I think you should just go ahead and assert this.

Because this code is *creating* the branch, it can (and does) ensure that the resulting branch does not go to a block with a cleanup pad. The invariant that this is an unswitchable condition should always hold and we should just verify it.

Then we don't even need to discuss cleanups, etc.

mkazantsev added inline comments.Oct 26 2018, 1:31 AM
lib/Transforms/Scalar/SimpleLoopUnswitch.cpp
2253–2255

Unfortunately, unswitching breaks is *any* exit block has a cleanup. :( I was able to construct such test:

define void @test_cleanuppad(i1 %cond, i32 %N) uwtable ssp personality i8* bitcast (i32 (...)* @__gxx_personality_v0 to i8*) {

entry:
  br label %loop

loop:
  %iv = phi i32 [ 0, %entry ], [ %iv.next, %loop ]
  call void (i1, ...) @llvm.experimental.guard(i1 %cond) [ "deopt"() ]
  %iv.next = add i32 %iv, 1
  invoke void @may_throw(i32 %iv) to label %loop unwind label %exit

exit:
  %cp = cleanuppad within none []
  cleanupret from %cp unwind to caller

}

I think we can make the cleanup check before we make any transform, and therefore we guarantee that the unswitching is always successful.

mkazantsev planned changes to this revision.Oct 26 2018, 1:31 AM
chandlerc added inline comments.Oct 26 2018, 1:47 AM
lib/Transforms/Scalar/SimpleLoopUnswitch.cpp
2253–2255

Ah, nice test case, and yeah I like the idea of making this layer check the conditions necessary.

Rebased on top of https://reviews.llvm.org/D53747. Now we know for sure that we have a point after which the unswitching will succeed, and we don't need to worry about turning guard into a branch and then failing to unswitch.

chandlerc accepted this revision.Oct 26 2018, 2:25 AM

Generally looks fine, two minor adjustments below and LGTM once the underlying cleanuppad change lands.

lib/Transforms/Scalar/SimpleLoopUnswitch.cpp
2253–2254

Update comment to reflect that this is now accurate?

2270–2277

I assume this is trying to avoid the cost of looking for a guard intrinsic? We already walk all the instructions in the loop several times in this routine, so I'm not sure this matters much in practice. I'd just skip this and check the flag below.

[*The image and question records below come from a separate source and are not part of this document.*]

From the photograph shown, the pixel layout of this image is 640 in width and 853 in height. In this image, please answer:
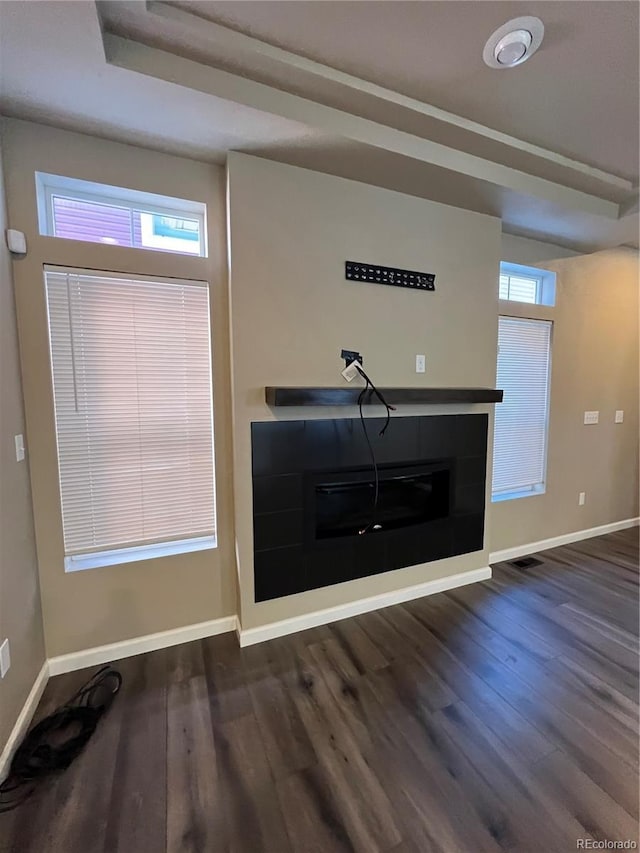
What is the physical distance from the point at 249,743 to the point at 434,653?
3.52 ft

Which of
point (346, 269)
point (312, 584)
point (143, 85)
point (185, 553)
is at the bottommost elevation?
point (312, 584)

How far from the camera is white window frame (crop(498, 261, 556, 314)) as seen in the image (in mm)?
3094

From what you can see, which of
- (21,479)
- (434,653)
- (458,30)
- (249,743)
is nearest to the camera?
(458,30)

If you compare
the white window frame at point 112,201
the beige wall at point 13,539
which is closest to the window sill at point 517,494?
the white window frame at point 112,201

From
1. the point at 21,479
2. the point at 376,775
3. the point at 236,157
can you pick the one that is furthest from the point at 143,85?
the point at 376,775

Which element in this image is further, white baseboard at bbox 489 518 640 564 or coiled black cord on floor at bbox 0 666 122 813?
white baseboard at bbox 489 518 640 564

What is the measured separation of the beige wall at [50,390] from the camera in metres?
1.70

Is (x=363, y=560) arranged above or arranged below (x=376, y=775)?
above

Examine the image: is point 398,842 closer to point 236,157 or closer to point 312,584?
point 312,584

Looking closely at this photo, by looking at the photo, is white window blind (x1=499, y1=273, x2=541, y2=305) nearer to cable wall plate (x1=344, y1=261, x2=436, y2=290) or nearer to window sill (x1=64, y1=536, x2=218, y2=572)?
cable wall plate (x1=344, y1=261, x2=436, y2=290)

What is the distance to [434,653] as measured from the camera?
2055mm

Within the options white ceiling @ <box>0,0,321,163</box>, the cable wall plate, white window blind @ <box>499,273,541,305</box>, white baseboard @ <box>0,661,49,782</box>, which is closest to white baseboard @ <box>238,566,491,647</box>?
white baseboard @ <box>0,661,49,782</box>

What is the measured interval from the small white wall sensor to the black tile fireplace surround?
4.35 ft

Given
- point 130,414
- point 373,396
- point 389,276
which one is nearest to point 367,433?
point 373,396
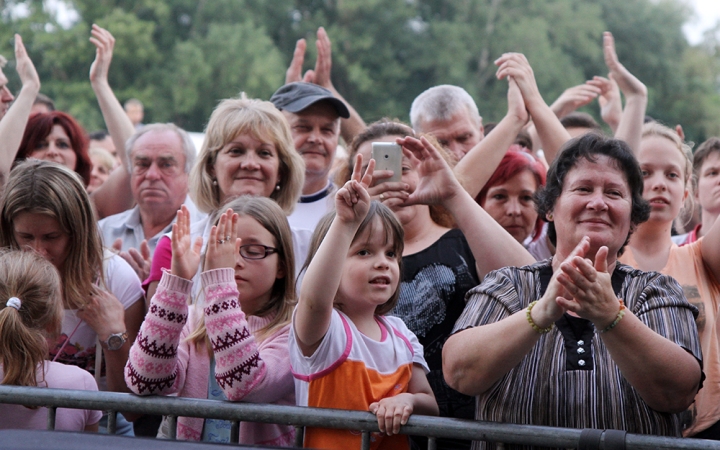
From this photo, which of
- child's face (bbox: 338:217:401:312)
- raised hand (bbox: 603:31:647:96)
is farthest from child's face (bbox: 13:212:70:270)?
raised hand (bbox: 603:31:647:96)

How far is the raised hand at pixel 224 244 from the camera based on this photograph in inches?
110

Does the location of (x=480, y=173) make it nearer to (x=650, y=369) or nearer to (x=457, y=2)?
(x=650, y=369)

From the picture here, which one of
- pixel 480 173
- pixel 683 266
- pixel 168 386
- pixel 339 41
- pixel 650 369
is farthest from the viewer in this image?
pixel 339 41

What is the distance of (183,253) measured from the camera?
2840mm

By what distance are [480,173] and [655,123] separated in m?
1.00

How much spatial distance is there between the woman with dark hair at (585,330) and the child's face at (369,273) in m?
0.30

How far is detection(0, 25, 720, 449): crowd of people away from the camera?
8.48 feet

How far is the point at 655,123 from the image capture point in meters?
4.34

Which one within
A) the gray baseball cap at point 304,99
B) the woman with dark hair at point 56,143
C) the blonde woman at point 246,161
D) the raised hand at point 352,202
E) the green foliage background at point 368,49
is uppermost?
the green foliage background at point 368,49

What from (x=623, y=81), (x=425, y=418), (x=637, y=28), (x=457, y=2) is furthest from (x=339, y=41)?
(x=425, y=418)

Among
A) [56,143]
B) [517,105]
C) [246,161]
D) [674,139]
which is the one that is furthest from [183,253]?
[674,139]

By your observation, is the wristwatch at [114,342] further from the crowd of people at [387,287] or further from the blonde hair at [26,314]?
the blonde hair at [26,314]

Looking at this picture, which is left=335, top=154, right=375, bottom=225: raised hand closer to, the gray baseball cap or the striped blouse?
the striped blouse

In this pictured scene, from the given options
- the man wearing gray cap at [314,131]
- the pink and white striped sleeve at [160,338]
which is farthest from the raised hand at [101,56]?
the pink and white striped sleeve at [160,338]
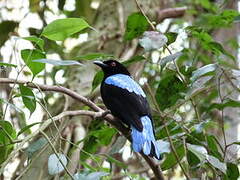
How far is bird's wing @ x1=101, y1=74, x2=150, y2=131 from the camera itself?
3117mm

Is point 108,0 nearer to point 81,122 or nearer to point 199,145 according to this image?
point 81,122

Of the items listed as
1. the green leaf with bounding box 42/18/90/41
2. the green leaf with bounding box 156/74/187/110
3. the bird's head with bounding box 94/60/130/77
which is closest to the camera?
the green leaf with bounding box 42/18/90/41

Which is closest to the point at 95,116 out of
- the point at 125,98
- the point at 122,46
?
the point at 125,98

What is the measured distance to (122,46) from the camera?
175 inches

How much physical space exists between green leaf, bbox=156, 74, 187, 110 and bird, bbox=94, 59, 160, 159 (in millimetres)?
211

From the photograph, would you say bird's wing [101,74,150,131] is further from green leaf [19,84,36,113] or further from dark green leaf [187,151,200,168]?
green leaf [19,84,36,113]

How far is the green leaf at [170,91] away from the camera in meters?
2.82

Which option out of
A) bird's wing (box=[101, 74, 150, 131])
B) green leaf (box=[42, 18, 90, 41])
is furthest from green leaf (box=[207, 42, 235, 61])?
green leaf (box=[42, 18, 90, 41])

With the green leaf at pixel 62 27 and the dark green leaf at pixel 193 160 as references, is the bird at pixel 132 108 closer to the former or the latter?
the dark green leaf at pixel 193 160

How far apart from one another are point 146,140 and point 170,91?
32cm

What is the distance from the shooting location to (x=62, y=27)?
7.62ft

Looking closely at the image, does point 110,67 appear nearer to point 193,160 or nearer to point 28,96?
point 193,160

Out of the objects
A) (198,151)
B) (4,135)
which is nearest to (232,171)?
(198,151)

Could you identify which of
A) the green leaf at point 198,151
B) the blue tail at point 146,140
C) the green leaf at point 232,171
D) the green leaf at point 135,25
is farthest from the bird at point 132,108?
the green leaf at point 135,25
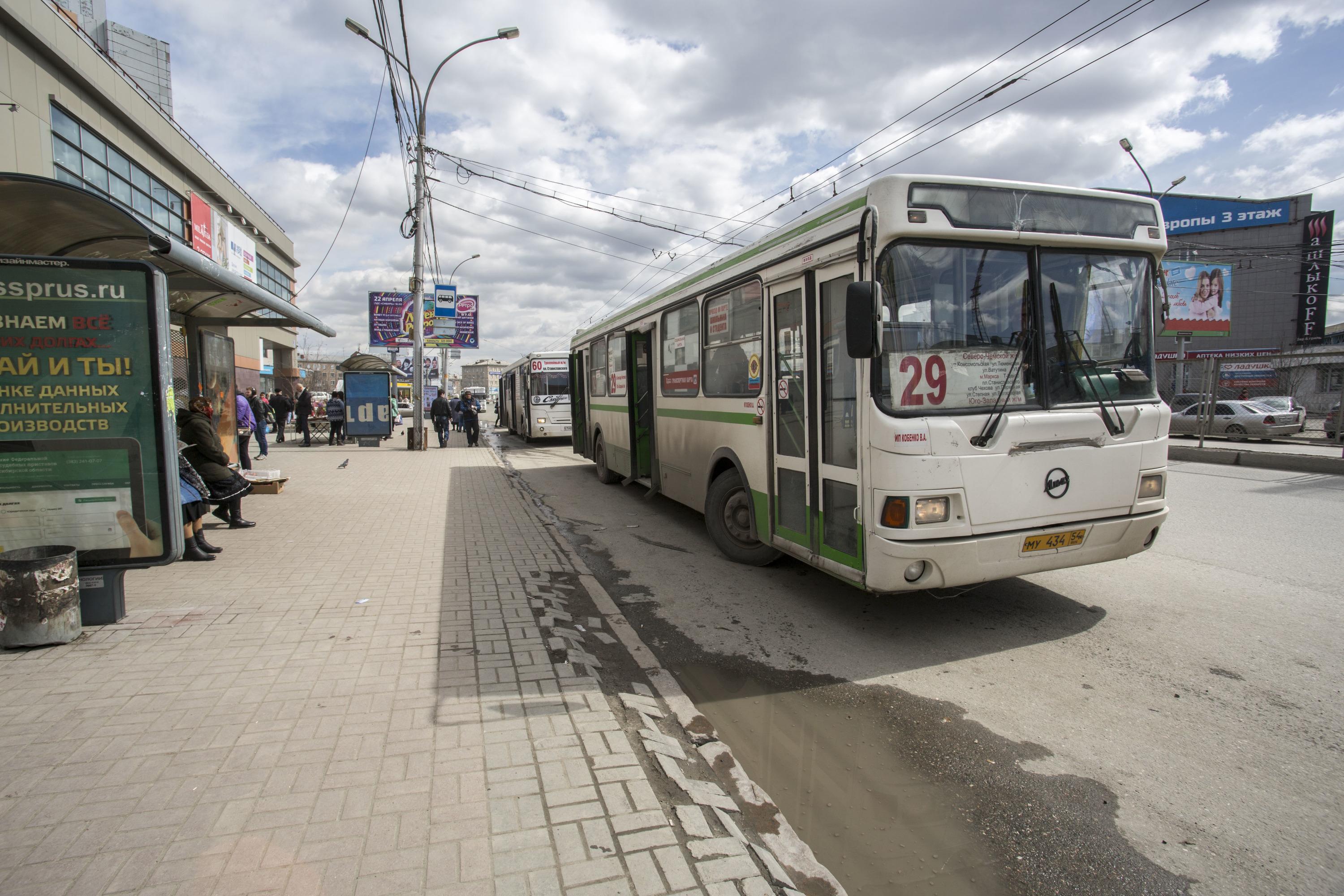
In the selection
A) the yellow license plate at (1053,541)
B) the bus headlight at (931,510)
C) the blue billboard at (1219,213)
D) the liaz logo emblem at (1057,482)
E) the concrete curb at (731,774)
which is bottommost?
the concrete curb at (731,774)

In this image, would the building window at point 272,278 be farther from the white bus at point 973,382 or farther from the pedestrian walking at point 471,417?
the white bus at point 973,382

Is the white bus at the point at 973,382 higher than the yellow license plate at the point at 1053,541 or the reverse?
higher

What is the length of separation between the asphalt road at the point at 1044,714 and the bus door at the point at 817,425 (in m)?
0.68

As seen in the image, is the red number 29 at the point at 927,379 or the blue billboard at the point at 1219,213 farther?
the blue billboard at the point at 1219,213

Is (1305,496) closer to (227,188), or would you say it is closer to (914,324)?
(914,324)

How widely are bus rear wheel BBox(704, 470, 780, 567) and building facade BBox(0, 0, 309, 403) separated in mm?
4941

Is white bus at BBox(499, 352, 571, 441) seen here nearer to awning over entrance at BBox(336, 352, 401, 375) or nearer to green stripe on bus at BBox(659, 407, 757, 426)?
awning over entrance at BBox(336, 352, 401, 375)

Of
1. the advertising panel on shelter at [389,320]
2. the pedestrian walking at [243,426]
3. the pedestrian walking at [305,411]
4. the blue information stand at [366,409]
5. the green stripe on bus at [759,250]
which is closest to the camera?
the green stripe on bus at [759,250]

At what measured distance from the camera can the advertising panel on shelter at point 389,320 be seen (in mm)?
33812

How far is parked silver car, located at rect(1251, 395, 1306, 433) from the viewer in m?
20.9

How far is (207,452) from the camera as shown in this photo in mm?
7629

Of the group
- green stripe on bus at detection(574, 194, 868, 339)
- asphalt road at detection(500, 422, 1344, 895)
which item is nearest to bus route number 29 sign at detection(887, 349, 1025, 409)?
green stripe on bus at detection(574, 194, 868, 339)

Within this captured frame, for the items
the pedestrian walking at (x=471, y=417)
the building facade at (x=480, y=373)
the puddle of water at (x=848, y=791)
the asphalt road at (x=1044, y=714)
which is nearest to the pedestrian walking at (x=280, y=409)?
the pedestrian walking at (x=471, y=417)

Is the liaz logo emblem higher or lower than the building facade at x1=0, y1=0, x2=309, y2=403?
lower
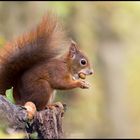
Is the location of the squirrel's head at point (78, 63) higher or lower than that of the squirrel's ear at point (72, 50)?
lower

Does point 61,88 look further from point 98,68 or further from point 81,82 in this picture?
point 98,68

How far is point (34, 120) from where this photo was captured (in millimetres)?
3895

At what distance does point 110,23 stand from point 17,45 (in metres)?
9.65

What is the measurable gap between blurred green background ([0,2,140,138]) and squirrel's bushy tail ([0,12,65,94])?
6.68m

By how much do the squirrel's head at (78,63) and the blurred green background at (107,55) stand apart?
6338 mm

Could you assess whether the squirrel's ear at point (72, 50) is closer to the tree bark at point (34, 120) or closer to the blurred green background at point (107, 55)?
the tree bark at point (34, 120)

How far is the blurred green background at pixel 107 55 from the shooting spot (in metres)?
11.5

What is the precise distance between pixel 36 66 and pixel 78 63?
367mm

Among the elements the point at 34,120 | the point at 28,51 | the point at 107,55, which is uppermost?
the point at 28,51

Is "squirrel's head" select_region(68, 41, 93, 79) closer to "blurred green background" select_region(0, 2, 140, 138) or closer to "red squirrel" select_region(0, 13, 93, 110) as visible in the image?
"red squirrel" select_region(0, 13, 93, 110)

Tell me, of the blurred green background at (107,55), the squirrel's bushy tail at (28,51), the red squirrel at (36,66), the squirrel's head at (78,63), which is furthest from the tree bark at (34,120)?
the blurred green background at (107,55)

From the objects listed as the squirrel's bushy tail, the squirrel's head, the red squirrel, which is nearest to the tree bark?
the red squirrel

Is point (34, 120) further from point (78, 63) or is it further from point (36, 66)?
point (78, 63)

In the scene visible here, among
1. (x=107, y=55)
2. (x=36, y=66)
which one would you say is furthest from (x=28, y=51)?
(x=107, y=55)
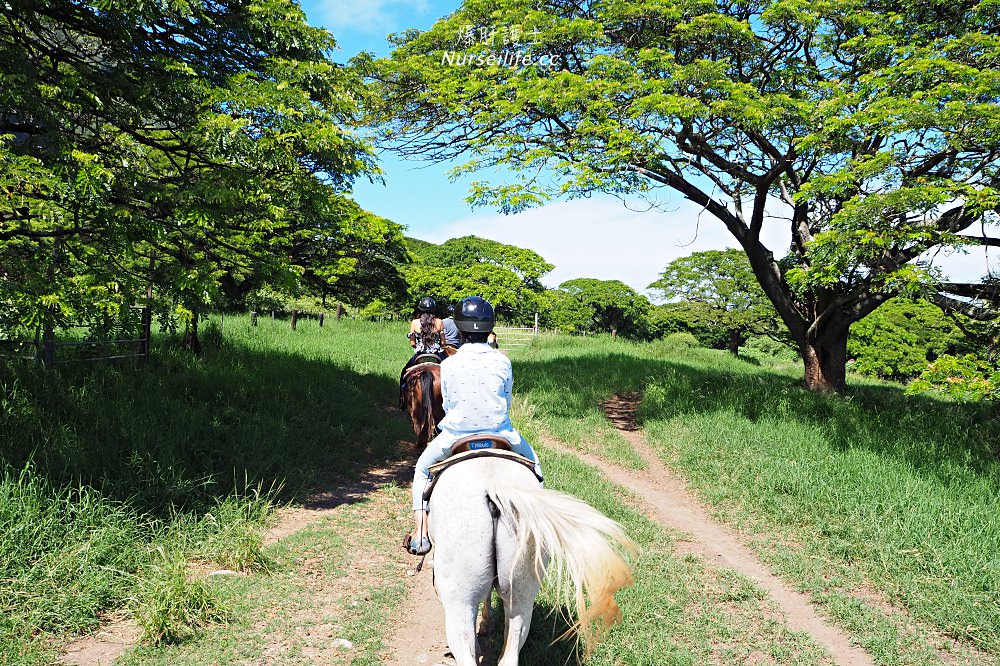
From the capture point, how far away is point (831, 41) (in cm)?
1059

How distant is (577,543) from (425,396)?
181 inches

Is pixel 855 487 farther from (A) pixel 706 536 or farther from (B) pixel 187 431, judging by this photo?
(B) pixel 187 431

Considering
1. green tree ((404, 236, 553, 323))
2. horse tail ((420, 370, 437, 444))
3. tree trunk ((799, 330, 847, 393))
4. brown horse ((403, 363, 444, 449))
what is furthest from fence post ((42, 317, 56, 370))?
green tree ((404, 236, 553, 323))

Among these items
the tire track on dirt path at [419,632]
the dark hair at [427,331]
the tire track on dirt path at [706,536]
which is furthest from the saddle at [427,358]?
the tire track on dirt path at [706,536]

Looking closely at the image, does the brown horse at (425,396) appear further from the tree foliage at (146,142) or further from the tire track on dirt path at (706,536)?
the tire track on dirt path at (706,536)

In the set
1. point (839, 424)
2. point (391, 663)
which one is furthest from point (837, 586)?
point (839, 424)

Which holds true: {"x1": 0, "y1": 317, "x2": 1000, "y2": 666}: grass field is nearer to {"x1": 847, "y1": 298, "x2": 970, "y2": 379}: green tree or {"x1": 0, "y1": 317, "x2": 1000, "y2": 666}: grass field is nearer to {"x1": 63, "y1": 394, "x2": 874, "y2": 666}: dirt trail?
{"x1": 63, "y1": 394, "x2": 874, "y2": 666}: dirt trail

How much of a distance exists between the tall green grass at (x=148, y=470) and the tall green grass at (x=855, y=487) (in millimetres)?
4564

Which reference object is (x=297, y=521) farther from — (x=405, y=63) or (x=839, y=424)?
(x=405, y=63)

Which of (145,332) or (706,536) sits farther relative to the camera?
(145,332)

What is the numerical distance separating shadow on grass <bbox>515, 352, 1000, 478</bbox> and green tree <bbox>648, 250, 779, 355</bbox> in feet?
66.0

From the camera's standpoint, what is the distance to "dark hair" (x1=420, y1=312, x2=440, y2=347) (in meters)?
7.54

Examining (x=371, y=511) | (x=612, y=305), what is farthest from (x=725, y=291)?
(x=371, y=511)

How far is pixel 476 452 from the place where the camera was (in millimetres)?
3086
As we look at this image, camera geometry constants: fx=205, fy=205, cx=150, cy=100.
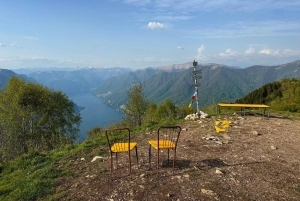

This revision is now accepted and ready to land.Oct 26 2018, 2:25 AM
mkazantsev added inline comments.Oct 26 2018, 2:42 AM
lib/Transforms/Scalar/SimpleLoopUnswitch.cpp
2478

I just realized that we should add the newly-created exit block to the array here.

mkazantsev marked an inline comment as done.

Added the new exit block to the vector. Though it was pretty straightforward, I will re-run my fuzz testing to make sure everything is fine now.

lib/Transforms/Scalar/SimpleLoopUnswitch.cpp
2270–2277

Maybe we'll remove it in future, but I see no harm in it.

mkazantsev marked an inline comment as done.Oct 26 2018, 3:14 AM
This revision was automatically updated to reflect the committed changes.